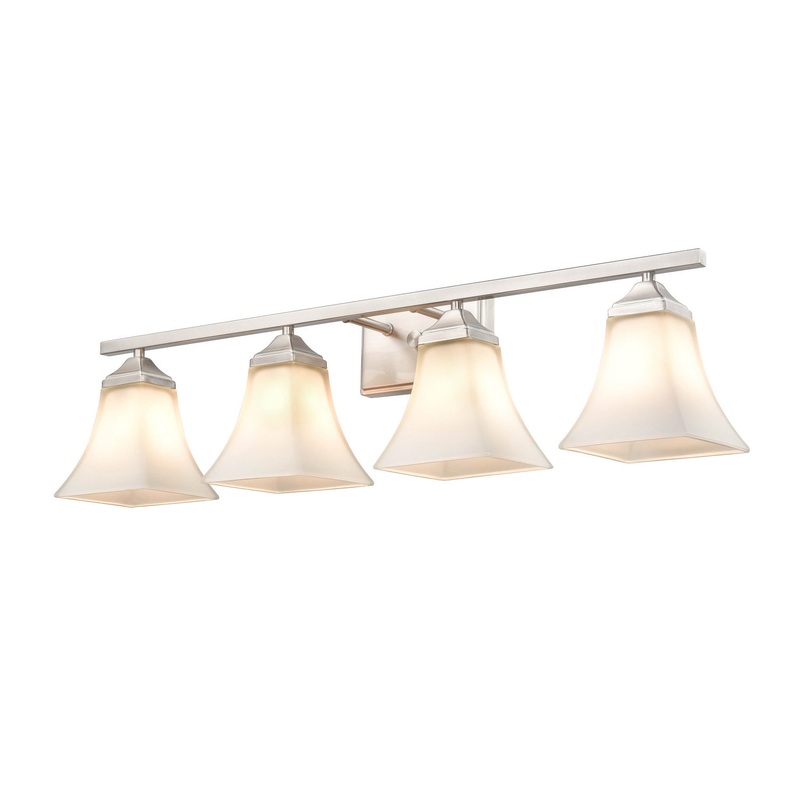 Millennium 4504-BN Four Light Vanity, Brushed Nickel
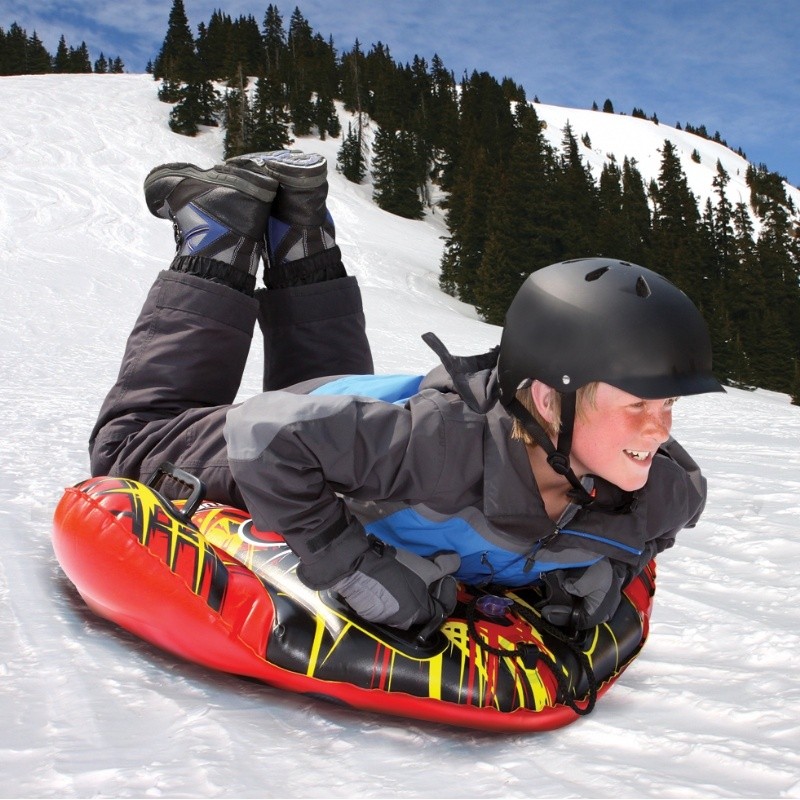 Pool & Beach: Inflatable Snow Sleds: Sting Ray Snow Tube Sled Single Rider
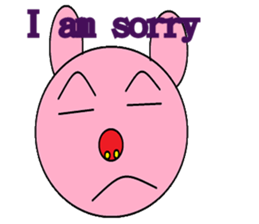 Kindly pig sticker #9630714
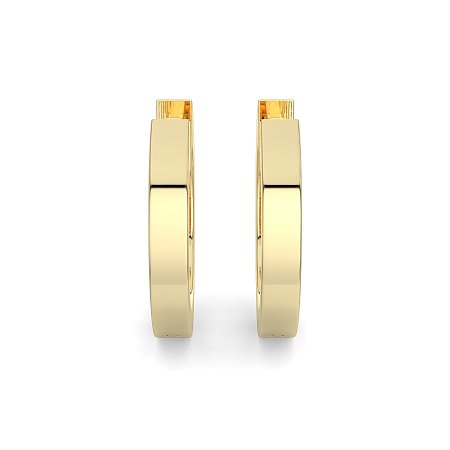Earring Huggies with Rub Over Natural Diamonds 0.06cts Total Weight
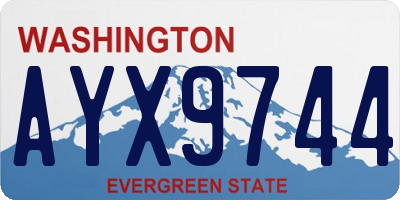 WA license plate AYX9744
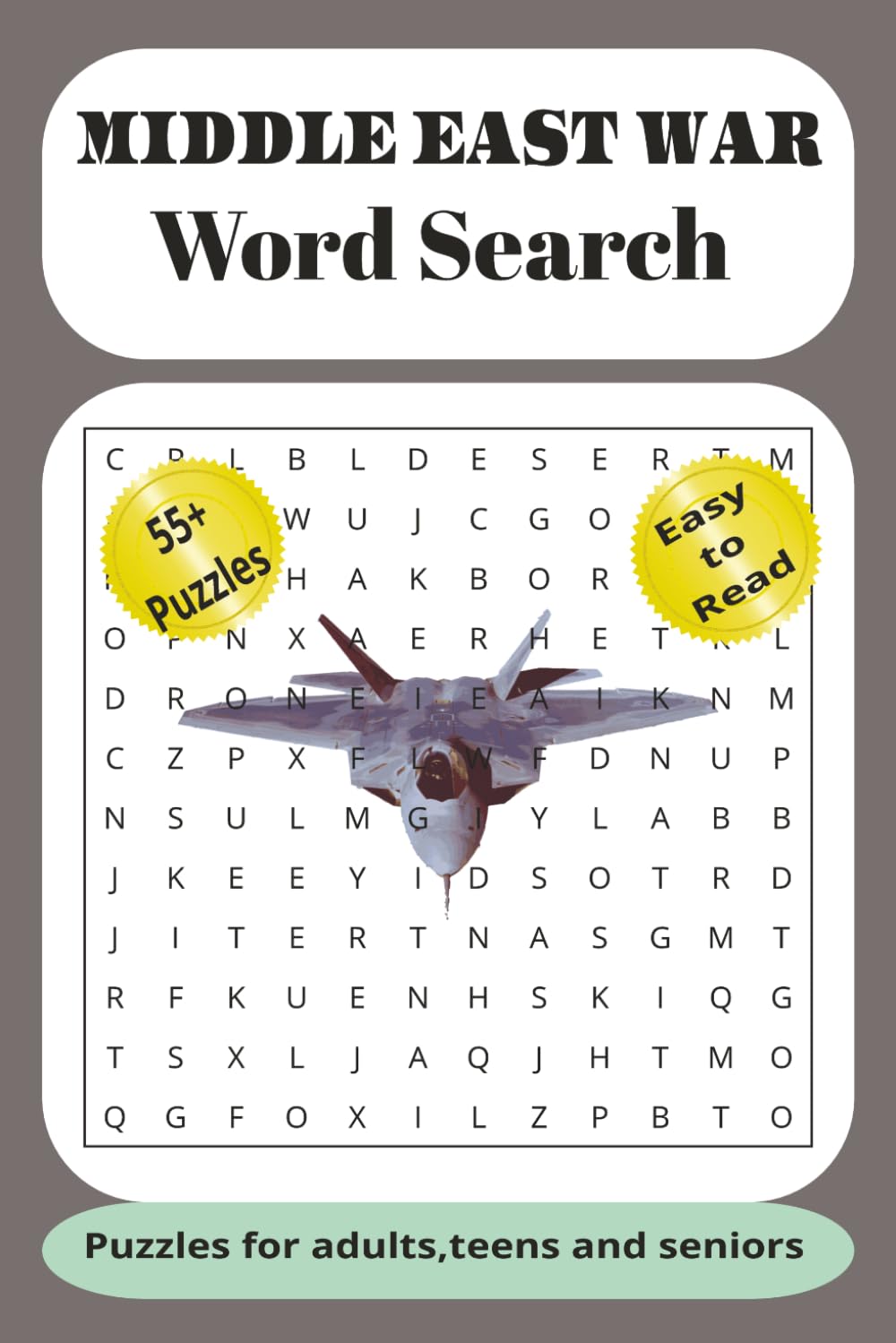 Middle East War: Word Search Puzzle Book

What to do
Copy each of the six rows above word for word, leaving out the pictures.

Exercise result
 Millennium 4504-BN Four Light Vanity, Brushed Nickel
 Pool & Beach: Inflatable Snow Sleds: Sting Ray Snow Tube Sled Single Rider
 Kindly pig sticker #9630714
Earring Huggies with Rub Over Natural Diamonds 0.06cts Total Weight
 WA license plate AYX9744
 Middle East War: Word Search Puzzle Book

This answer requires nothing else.